YOUR TASK: Please echo the data from the line containing "From what you" through the end of the data, reproducing each line exactly and adding nothing.

DATASET EXTRACT:
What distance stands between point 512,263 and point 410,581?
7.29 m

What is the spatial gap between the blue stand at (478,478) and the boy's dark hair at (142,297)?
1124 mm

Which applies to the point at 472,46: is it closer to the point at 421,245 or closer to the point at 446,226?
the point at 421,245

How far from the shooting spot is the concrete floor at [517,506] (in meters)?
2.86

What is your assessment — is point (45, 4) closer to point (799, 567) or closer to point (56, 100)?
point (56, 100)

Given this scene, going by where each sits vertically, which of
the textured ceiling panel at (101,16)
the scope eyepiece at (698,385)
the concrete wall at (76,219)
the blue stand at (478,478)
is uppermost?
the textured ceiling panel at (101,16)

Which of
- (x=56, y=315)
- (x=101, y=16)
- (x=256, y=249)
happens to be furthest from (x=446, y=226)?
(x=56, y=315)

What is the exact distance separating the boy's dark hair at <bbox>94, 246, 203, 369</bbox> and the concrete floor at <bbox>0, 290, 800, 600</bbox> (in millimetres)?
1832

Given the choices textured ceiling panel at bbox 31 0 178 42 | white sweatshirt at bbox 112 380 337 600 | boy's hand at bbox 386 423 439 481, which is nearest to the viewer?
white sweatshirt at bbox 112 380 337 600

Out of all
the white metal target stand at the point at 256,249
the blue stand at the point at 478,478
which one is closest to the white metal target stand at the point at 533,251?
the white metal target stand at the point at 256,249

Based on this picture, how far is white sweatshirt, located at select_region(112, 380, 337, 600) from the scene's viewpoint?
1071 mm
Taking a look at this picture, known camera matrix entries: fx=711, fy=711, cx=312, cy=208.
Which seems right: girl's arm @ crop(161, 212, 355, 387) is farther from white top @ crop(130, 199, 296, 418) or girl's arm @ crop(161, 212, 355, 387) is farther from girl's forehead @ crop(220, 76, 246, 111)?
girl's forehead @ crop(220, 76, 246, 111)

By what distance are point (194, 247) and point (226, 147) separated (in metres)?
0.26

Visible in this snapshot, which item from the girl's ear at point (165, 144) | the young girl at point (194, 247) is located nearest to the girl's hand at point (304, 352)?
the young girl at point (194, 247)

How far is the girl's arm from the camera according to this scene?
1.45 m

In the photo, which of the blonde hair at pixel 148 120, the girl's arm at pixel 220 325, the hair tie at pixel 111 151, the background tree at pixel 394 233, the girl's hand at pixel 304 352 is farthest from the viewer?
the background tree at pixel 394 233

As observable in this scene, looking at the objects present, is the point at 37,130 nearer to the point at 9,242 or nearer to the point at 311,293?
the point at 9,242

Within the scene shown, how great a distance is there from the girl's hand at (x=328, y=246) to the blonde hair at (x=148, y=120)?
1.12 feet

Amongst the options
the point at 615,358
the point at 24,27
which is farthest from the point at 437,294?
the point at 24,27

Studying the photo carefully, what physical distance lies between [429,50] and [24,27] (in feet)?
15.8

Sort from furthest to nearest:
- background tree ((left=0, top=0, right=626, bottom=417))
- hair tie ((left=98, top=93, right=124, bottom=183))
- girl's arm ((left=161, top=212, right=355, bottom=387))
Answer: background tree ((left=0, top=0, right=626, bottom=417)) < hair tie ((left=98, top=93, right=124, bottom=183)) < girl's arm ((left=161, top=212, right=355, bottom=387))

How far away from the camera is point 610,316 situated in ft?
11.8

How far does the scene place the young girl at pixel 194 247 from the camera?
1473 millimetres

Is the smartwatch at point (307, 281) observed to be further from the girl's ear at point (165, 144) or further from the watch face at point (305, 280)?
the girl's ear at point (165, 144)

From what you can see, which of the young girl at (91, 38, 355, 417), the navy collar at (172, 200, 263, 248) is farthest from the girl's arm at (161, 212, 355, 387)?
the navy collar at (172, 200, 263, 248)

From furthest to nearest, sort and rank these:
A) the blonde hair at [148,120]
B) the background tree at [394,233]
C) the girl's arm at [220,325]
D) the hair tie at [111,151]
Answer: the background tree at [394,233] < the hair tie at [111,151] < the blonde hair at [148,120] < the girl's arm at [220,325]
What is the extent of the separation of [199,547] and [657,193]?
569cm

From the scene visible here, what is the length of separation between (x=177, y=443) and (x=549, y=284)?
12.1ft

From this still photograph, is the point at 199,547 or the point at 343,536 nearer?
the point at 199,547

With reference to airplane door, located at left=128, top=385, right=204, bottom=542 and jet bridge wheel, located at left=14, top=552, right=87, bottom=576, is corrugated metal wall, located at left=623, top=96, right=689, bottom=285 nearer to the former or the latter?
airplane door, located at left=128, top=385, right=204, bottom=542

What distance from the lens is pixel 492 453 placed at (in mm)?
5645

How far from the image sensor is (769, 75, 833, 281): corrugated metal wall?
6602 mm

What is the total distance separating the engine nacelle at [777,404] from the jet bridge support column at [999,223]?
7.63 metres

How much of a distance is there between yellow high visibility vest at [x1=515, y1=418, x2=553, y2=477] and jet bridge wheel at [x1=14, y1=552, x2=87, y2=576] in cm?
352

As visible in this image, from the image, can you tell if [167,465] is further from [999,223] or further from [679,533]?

RESULT:
From what you can see, which of the young girl at (91, 38, 355, 417), the navy collar at (172, 200, 263, 248) is farthest from the girl's arm at (161, 212, 355, 387)?
the navy collar at (172, 200, 263, 248)

From furthest to nearest, sort and rank these:
A) the blonde hair at [148,120]
B) the background tree at [394,233]
C) the girl's arm at [220,325]
D) the hair tie at [111,151]
Answer: the background tree at [394,233] < the hair tie at [111,151] < the blonde hair at [148,120] < the girl's arm at [220,325]
What is the extent of the separation of [199,547] and [657,193]?
569cm

From the scene visible here, what is the length of separation between (x=177, y=443) and (x=549, y=284)?
12.1ft

From this still photograph, is the point at 199,547 or the point at 343,536 nearer?
the point at 199,547

With reference to airplane door, located at left=128, top=385, right=204, bottom=542 and jet bridge wheel, located at left=14, top=552, right=87, bottom=576, is corrugated metal wall, located at left=623, top=96, right=689, bottom=285 nearer to the former or the latter?
airplane door, located at left=128, top=385, right=204, bottom=542

What distance from the lens is pixel 492 453 placed at (in mm)?
5645

How far from the image sensor is (769, 75, 833, 281): corrugated metal wall?
6602 mm

What is the total distance separating the engine nacelle at [777,404] from the jet bridge support column at [999,223]?
7.63 metres

How much of a distance is there between yellow high visibility vest at [x1=515, y1=418, x2=553, y2=477] and jet bridge wheel at [x1=14, y1=552, x2=87, y2=576] in cm?
352

As visible in this image, from the image, can you tell if [167,465] is further from [999,223] or further from [679,533]?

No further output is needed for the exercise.